This is exactly what I experience! I've always loved dragons and cats sense I was little. Eventually I fell in love with Eurasian lynxes, and all the cat behaviors I had as a kid fell into place. My friend and I always pretended to be dragons, to the point of annoying our other friends. So yeah, I understand what you're saying. I've always loved dragons and cats, and now I am two dragons and a cat of sorts lol.
I honestly really like this theory! I'm not sure if it fits my therianthropy but I just think it's a good explanation of how someone could be a therian Smile
It makes sense , I’m still questioning my theriotype so I don’t think this theory fits me but still…. I think it will help a lot of people
It also probably explains why there are so many wolf therians. Who doesn't like wolves?

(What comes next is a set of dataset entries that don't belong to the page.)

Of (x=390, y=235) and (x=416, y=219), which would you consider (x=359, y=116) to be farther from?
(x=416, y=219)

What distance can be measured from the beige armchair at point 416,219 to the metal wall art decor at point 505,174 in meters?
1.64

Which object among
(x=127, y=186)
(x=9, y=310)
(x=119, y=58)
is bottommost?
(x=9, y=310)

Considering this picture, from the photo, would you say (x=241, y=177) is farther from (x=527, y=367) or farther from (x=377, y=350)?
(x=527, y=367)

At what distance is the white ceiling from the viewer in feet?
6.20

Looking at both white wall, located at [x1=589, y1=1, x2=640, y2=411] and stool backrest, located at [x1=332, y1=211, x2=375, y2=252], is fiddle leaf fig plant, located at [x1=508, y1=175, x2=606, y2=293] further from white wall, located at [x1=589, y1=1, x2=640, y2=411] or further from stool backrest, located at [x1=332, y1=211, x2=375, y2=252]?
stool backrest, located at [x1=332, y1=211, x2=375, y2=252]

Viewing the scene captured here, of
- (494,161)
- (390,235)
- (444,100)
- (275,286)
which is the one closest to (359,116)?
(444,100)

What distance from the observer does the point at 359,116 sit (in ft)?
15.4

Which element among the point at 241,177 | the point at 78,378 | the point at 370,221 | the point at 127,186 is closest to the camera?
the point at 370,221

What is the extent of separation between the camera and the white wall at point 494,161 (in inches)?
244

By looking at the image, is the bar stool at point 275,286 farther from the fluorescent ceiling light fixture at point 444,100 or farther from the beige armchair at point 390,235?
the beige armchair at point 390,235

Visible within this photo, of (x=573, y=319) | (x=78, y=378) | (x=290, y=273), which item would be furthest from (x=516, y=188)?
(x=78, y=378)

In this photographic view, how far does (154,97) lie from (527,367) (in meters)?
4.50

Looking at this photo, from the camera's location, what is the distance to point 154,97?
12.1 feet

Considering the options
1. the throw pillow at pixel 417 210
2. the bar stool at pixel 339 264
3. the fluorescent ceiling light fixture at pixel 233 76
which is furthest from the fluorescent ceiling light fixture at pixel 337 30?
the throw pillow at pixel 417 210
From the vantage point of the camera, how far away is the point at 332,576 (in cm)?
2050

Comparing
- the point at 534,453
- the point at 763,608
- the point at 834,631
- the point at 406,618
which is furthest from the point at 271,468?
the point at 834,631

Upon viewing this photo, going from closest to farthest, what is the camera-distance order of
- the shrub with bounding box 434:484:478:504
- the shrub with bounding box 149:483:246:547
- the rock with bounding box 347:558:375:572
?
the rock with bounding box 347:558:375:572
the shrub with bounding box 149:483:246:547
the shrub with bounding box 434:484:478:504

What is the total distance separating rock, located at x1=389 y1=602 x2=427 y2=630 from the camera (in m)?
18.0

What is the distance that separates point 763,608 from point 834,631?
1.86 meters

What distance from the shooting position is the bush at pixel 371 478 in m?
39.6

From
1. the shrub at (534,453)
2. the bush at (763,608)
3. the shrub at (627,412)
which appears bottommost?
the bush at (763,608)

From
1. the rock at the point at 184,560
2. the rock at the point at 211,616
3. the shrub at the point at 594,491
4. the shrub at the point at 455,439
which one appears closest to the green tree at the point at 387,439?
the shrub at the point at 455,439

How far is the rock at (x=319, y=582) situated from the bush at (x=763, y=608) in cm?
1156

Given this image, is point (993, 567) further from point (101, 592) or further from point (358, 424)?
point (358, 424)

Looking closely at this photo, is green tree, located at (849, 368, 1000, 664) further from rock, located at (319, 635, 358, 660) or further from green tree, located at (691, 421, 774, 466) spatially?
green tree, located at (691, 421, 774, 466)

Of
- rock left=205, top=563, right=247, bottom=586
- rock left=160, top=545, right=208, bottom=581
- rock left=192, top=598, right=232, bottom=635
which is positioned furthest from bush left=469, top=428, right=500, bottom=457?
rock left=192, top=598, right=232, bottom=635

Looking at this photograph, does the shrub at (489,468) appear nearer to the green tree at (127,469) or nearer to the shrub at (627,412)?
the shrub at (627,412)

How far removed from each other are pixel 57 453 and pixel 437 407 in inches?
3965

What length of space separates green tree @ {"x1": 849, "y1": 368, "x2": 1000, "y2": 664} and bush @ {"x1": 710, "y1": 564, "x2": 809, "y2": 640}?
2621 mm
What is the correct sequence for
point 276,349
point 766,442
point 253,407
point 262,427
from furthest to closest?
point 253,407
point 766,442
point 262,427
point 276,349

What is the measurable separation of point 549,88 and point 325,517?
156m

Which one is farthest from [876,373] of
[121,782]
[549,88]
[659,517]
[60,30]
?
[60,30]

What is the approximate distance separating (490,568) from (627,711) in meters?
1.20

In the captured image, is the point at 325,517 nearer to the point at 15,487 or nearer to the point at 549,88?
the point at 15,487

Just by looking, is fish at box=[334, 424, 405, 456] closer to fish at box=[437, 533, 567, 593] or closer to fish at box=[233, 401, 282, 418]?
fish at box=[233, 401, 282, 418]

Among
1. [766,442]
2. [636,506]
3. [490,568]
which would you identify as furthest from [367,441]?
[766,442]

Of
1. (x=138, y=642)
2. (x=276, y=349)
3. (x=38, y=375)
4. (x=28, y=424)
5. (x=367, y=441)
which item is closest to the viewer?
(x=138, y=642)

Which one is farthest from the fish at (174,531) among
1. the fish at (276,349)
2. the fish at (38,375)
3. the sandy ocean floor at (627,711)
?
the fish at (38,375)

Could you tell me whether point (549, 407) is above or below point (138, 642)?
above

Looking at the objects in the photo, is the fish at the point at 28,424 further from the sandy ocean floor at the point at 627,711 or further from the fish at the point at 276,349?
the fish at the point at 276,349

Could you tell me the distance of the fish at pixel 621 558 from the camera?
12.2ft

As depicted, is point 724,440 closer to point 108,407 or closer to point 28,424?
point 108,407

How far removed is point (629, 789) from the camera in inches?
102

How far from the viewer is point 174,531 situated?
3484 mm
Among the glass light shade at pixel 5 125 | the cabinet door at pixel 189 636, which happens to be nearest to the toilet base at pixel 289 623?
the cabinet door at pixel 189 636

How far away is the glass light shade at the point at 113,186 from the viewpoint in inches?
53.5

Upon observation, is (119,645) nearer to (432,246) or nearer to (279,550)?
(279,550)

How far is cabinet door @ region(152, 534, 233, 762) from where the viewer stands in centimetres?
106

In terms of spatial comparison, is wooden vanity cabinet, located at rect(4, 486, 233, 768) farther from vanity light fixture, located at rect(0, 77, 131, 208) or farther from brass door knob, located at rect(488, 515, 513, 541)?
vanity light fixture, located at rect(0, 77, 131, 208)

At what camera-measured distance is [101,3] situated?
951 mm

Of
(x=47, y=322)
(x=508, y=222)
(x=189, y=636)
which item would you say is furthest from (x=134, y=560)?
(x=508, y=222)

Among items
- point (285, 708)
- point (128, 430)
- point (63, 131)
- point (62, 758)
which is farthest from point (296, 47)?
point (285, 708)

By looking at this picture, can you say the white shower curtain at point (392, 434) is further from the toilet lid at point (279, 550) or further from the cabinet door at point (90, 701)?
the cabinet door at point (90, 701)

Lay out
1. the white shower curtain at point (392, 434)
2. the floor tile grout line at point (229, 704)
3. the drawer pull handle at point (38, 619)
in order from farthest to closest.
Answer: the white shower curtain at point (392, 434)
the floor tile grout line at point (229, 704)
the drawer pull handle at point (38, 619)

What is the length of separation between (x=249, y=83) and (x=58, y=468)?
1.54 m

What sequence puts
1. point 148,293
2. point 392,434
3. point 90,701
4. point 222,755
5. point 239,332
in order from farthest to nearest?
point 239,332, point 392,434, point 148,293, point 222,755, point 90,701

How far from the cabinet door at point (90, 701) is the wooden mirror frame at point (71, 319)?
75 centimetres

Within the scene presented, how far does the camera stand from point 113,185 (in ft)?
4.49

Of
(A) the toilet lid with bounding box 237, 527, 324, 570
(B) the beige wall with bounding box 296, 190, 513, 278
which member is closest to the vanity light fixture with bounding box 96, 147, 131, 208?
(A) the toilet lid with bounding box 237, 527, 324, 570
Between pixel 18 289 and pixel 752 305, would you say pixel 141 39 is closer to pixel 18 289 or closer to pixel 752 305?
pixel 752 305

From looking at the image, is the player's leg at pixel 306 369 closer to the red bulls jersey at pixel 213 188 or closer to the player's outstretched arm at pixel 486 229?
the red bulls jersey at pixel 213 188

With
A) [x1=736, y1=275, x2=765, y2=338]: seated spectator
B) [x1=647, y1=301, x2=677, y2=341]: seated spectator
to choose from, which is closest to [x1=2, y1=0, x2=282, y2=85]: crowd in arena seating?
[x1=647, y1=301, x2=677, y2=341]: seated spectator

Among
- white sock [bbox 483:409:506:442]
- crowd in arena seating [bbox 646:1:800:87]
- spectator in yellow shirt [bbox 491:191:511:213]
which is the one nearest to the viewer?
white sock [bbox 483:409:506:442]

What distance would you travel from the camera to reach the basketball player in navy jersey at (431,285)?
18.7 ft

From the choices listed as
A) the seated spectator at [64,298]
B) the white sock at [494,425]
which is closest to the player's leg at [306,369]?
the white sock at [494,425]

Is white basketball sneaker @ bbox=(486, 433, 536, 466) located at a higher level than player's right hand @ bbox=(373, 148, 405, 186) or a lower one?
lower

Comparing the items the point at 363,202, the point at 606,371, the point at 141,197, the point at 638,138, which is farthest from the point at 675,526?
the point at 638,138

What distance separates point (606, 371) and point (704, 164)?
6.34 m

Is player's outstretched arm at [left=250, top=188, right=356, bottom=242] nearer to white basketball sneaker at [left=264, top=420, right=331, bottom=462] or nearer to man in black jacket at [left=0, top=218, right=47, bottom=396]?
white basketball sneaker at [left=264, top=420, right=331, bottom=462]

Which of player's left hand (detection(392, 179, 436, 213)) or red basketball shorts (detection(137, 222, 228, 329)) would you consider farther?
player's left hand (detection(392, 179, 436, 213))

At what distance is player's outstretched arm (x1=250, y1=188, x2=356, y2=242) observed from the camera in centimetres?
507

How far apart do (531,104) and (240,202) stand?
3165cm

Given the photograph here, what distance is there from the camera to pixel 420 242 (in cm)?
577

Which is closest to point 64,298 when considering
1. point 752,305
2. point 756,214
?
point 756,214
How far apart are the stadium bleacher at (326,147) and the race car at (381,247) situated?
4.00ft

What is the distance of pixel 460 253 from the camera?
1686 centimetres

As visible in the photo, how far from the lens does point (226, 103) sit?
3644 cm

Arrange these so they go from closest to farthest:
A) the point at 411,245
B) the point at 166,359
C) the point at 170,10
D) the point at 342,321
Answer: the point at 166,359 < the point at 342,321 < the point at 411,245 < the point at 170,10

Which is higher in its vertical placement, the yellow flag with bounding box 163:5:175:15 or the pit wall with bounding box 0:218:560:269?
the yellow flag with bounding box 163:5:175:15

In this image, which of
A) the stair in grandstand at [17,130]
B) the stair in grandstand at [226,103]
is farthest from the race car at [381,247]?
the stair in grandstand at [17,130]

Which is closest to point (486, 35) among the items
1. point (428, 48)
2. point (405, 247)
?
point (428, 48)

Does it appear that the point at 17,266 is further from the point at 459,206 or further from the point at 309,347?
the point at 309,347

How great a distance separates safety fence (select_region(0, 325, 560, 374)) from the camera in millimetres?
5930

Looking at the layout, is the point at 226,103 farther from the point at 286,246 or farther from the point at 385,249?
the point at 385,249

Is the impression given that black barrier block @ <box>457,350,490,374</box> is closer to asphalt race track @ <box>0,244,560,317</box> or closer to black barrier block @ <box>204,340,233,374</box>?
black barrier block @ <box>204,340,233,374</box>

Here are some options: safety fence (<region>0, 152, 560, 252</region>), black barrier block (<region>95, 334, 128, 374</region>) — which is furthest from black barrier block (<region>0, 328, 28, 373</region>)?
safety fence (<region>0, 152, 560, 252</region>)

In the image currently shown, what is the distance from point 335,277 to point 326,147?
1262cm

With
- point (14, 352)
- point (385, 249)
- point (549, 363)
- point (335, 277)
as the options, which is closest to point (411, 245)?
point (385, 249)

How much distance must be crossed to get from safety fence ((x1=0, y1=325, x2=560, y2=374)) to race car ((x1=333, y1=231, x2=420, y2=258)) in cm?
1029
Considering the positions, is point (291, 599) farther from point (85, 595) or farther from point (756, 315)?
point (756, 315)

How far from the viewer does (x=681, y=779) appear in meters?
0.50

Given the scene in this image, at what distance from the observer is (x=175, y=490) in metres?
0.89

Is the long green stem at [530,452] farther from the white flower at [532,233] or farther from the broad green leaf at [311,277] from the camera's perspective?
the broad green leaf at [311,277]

I don't know if I completely agree with this. I guess it would be a possibillity because you subconsciously know that you have a deeper connection to that creature but just really loving a specific creature and always pretending to be one doesn't mean that it becomes your theriotype. At least that's how I see it. Of course this could be the case but the shifts are involuntary and uncontrolled unless you supress them. As I said, it might just be that it clicks with someone as you mentioned for yourself but some people probably misidentify themselves as a therian thanks to similar situations by being a hardcore fan of a critter. All I really want to get out is that this could be taken wrongly or something by nontherians who then identify themselves if you understand what I mean.
~Greenleaf
This fits my experience with a unicorn which I feel is like a kith type rather than theriotype. I loved unicorns and pretended to be one as a child. As an adult I have experienced occasional unicorn shifts which seem to be controlled semi-consciously. It has the feeling of a child playing pretend, as if a child inside is causing phantom sensations but I'm not controlling it consciously.
It feels like I'm reading my own notes! My history with dragons is a lot like yours, especially the part with mixing all my favorite animalistic traits into a dragon form. Idk if that's the main reason why I'm partially a dragon therian but I can see that helping others, definitely explains why there are so many wolf and cat therians, they are well-known and easy to attach to.
I think this comes down to which theory of the nature of therianthropy people ascribe to. The psycological I believe would agree with you the sprital/metaphysical ones might tell you it's the other way around, your obsessions was your therianthropy manifesting itself. For me I find this interesting to think about because given where in my journy of therianthropy I were asked about this you would get some widely differing answers and really would have fallen on either side of the previously mentioned divide.